Pemerintah Kaji Perubahan Skema Royalti SDA, Ini Tanggapan RMK Energy

- RMK Energy menyatakan perubahan skema royalti tidak signifikan terhadap kinerja perusahaan
- Kontribusi bisnis jasa mencapai hampir 50% terhadap profitabilitas RMKE
- Rencana penyesuaian tarif royalti batu bara dan komoditas lainnya akan berlaku sesuai revisi Peraturan Pemerintah
Jakarta, FORTUNE - PT RMK Energy Tbk. (RMKE) menegaskan bahwa rencana perubahan skema royalti batu bara dan sumber daya alam (SDA) lainnya yang tengah dibahas oleh Kementerian Energi dan Sumber Daya Mineral (ESDM) tidak akan memberikan dampak signifikan terhadap kinerja perusahaan.
Presiden Direktur RMKE, Vincent Saputra, mengakui bahwa setiap perubahan skema royalti pasti berpengaruh terhadap bisnis, terutama karena pemerintah berencana menurunkan royalti bagi pemegang Izin Usaha Pertambangan Khusus (IUPK) dan menaikkan royalti untuk pemegang Izin Usaha Pertambangan (IUP).
"Dari sisi pendapatan, kontribusi tambang kami terhadap penjualan batu bara sekitar 30 persen. Namun, untuk bisnis jasa, perubahan ini hampir tidak berdampak," kata Vincent dalam konferensi pers di Wisma RMK, Jakarta, Selasa (11/3).
Ia menambahkan bahwa faktor margin lebih berpengaruh terhadap kinerja perusahaan, dengan kontribusi bisnis jasa mencapai hampir 50 persen terhadap profitabilitas RMKE. "Memang ada dampak terhadap laba bersih, tetapi tidak signifikan karena kenaikannya hanya sekitar 1 persen," ujarnya.
Berdasarkan laporan keuangan, hingga akhir 2024, RMKE tercatat membayar royalti sebesar Rp52,64 miliar, meningkat 35,57 persen dari tahun sebelumnya yang mencapai Rp35,57 miliar.
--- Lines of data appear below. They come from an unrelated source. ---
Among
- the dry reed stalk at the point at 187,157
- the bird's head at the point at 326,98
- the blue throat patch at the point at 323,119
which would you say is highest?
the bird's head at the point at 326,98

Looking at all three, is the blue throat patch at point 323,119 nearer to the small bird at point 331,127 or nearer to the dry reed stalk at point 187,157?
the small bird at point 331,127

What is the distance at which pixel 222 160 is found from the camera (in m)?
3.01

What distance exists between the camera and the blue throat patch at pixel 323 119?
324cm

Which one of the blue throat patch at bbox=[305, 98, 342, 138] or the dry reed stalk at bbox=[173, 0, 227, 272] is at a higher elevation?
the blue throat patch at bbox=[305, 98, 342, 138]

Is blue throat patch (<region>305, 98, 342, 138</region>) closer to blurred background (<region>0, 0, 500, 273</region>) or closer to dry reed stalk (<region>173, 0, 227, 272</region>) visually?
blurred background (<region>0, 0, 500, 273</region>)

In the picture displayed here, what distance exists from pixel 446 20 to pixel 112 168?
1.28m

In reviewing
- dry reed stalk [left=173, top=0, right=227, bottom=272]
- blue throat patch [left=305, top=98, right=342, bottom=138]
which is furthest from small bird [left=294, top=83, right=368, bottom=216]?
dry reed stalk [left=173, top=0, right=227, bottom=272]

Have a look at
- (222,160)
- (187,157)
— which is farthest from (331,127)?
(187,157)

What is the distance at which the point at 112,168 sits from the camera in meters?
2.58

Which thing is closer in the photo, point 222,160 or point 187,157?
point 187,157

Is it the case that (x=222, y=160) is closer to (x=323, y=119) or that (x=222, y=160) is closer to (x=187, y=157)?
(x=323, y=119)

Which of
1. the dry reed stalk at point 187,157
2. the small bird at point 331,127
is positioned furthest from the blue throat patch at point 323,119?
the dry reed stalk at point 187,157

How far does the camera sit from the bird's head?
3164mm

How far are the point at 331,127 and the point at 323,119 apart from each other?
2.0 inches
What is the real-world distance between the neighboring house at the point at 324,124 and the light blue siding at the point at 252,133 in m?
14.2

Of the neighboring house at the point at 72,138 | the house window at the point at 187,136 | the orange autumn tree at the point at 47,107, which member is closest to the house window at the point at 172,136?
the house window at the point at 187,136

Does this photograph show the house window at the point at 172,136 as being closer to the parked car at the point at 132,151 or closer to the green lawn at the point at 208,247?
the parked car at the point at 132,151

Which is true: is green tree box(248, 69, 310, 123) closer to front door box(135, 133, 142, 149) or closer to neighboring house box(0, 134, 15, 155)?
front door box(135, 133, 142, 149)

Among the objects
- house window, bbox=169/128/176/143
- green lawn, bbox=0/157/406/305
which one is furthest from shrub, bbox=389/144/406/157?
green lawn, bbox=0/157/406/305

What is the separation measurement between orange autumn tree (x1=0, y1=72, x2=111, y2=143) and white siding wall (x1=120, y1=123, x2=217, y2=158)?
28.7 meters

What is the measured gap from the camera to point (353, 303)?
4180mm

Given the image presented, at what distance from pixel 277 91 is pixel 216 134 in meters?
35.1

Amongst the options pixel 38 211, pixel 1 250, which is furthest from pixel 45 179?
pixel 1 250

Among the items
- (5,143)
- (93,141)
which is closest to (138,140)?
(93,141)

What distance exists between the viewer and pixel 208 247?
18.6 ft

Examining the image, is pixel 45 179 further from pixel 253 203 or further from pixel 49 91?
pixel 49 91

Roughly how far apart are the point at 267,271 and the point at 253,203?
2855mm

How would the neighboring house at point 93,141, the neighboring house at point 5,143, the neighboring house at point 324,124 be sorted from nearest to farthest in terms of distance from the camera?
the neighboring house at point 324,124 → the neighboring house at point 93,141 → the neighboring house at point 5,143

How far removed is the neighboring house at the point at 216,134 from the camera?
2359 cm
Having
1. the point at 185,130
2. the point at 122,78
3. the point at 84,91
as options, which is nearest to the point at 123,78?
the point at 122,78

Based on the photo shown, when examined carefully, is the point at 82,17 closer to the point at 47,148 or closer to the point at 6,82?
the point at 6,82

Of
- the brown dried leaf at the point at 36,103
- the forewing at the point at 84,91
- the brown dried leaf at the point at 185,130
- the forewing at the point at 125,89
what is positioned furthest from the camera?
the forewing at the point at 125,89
Wacana perubahan besaran tarif royalti SDA
Sebagai informasi, tarif royalti baru itu akan berlaku untuk enam komoditas, yaitu batu bara, nikel, perak, emas, tembaga, dan platina. Penyesuaian itu seiring dengan revisi Peraturan Pemerintah Nomor 26 Tahun 2022 tentang Jenis dan Tarif atas Jenis Penerimaan Negara Bukan Pajak Yang Berlaku pada Kementerian Energi dan Sumber Daya Mineral, serta Revisi Peraturan Pemerintah Nomor 15 Tahun 2022 tentang Perlakukan Perpajakan dan/atau PNBP di Bidang Usaha Pertambangan Batubara.
Untuk batu bara, pemerintah berencana menyesuaikan tarif royalti bagi pemegang kontrak IUP dan Perjanjian Karya Pengusahaan Pertambangan Batubara (PKP2B), dengan kenaikan 1 persen untuk batu bara berkalori kurang dari 4.200 serta 4.200–5.200 jika harga batu bara acuan (HBA) melebihi US$90 per ton.
Di sisi lain, Penerimaan Hasil Tambang (PHT) untuk kategori yang sama justru akan turun 1 persen.
Selain itu, tarif royalti bagi pemegang IUPK, termasuk perpanjangan dari PKP2B, juga akan mengalami penyesuaian. Pemerintah berencana mengubah tarif Pajak Penghasilan Badan (PPh) bagi perusahaan pemegang kontrak IUPK dari 22 persen agar sesuai dengan regulasi perpajakan yang berlaku.